» 任务说明 1
统计记录中有多少行含有字符串“west”，只写出数字。

» 原文
····················
今天在LeetCode上刷到一道题,这道题的解决方法是我之前没有遇到,因此记录一下。
题意
In the "100 game," two players take turns adding, to a running total, any integer from 1..10. The player who first causes the
running total to reach or exceed 100 wins.
What if we change the game so that players cannot re-use integers?
For example, two players might take turns drawing from a common pool of numbers of 1..15 without replacement until they reach a
total >= 100.
Given an integer maxChoosableInteger and another integer desiredTotal, determine if the first player to move can force a win,
assuming both players play optimally.
You can always assume that maxChoosableInteger will not be larger than 20 and desiredTotal will not be larger than 300.
样例
Input:
maxChoosableInteger = 10
desiredTotal = 11
Output:
false
Explanation:
No matter which integer the first player choose, the first player will lose.
The first player can choose an integer from 1 up to 10.
If the first player choose 1, the second player can only choose integers from 2 up to 10.
The second player will win by choosing 10 and get a total = 11, which is >= desiredTotal.
Same with other integers chosen by the first player, the second player will always win.
1.解题思路
初次看到这道题,我打算使用动态规划的方法,但是发现动规的方程写不出来,于是又打算使用深搜,但是发现也不是那么简单,最终参考了大佬的代码,不得不说,记忆化搜索之前还真没有接触。
····················
» 存储条目

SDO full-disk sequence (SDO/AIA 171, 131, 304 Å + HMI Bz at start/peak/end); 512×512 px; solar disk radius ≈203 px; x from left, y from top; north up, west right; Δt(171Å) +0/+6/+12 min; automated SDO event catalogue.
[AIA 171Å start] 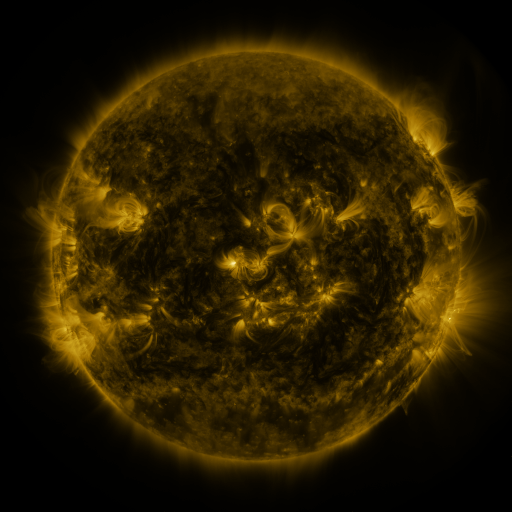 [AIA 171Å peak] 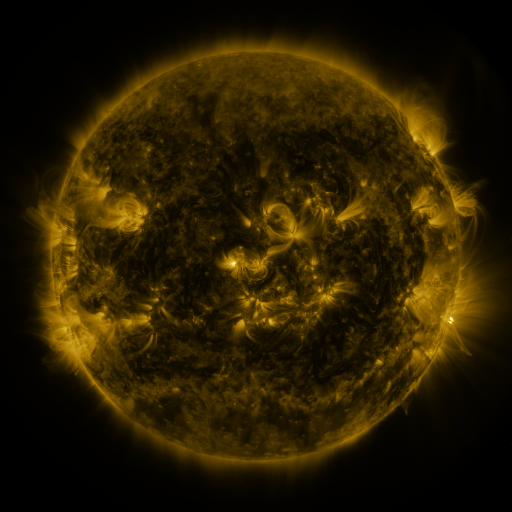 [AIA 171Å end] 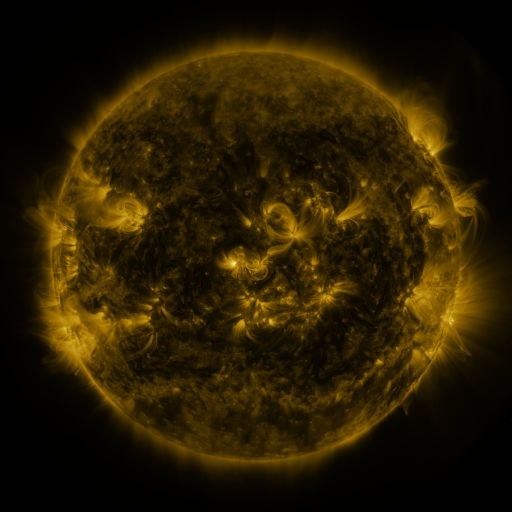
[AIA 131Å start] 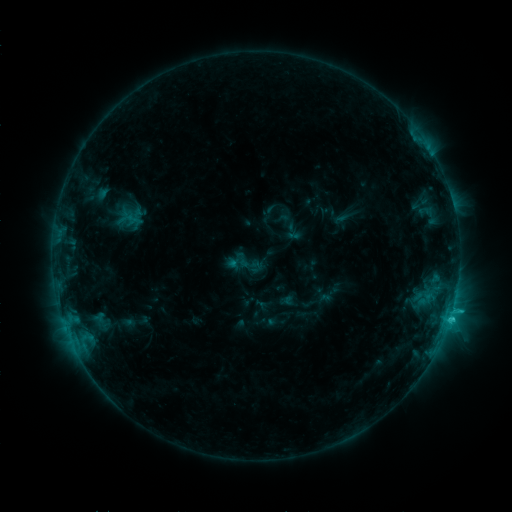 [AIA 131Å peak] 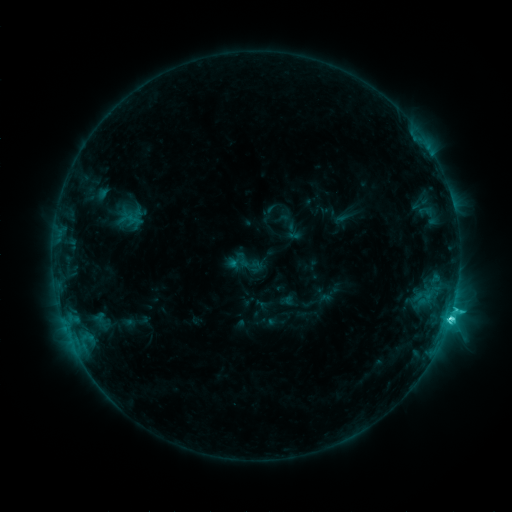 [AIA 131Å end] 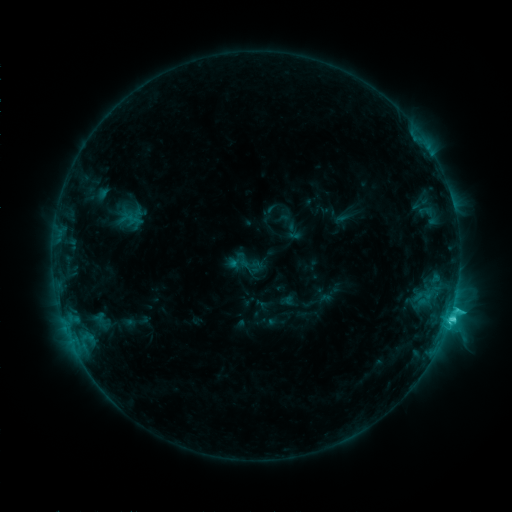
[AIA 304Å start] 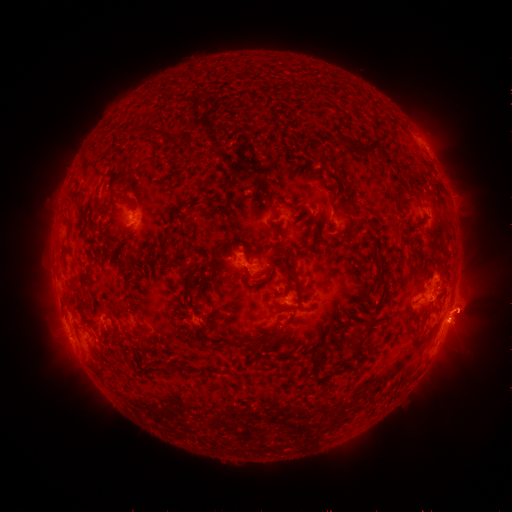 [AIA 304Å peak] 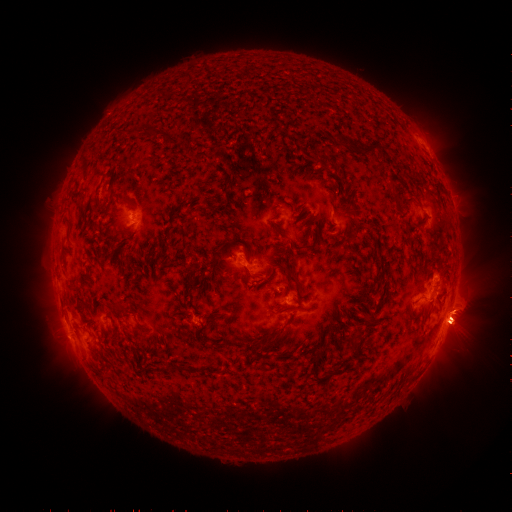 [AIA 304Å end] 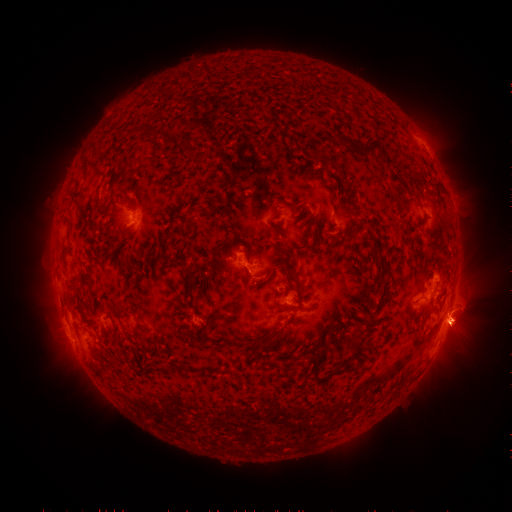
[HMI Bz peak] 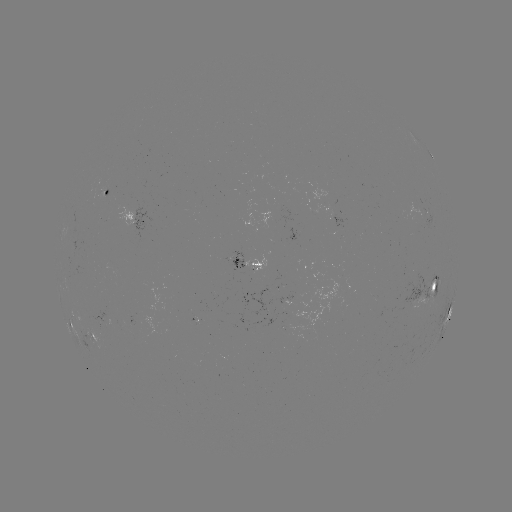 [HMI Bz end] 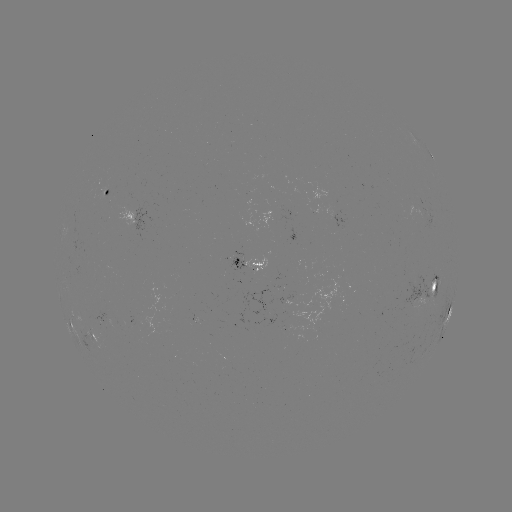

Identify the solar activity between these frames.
C4.9 flare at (450, 315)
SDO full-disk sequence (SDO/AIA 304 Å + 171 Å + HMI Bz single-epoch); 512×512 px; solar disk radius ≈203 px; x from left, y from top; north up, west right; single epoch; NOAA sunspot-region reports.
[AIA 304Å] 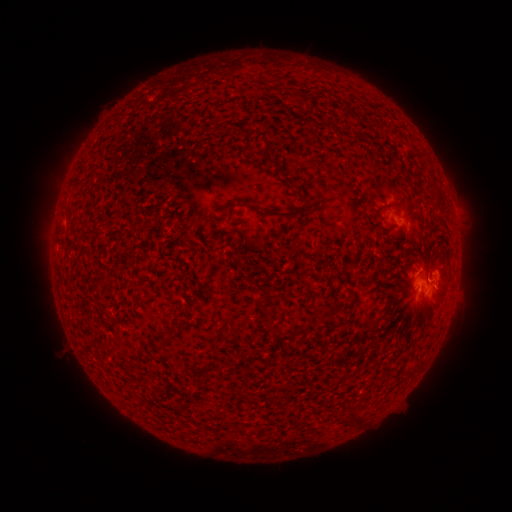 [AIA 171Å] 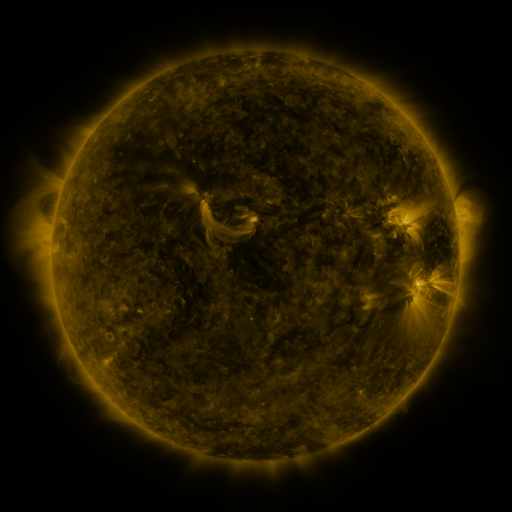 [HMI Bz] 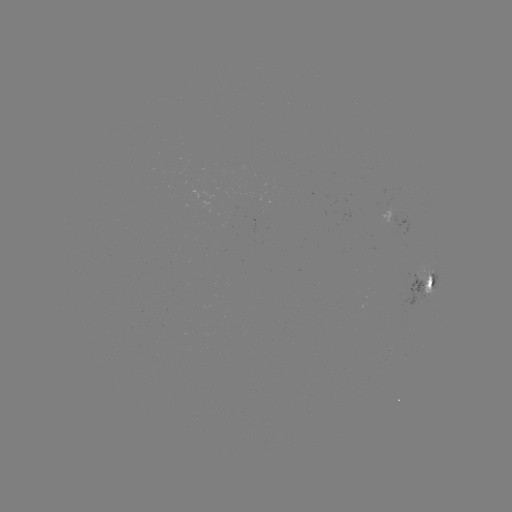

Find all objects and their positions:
spotted active region: (401, 220)
spotted active region: (426, 282)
····················
» 任务说明 2
根据原文回答：
(a) maxChoosableInteger 不会大于多少？
(b) 样例的输出是什么？
(c) 作者初次看到这道题时打算用什么方法？

» 问题解答 1
2

» 问题解答 2
(a) 20
(b) false
(c) 动态规划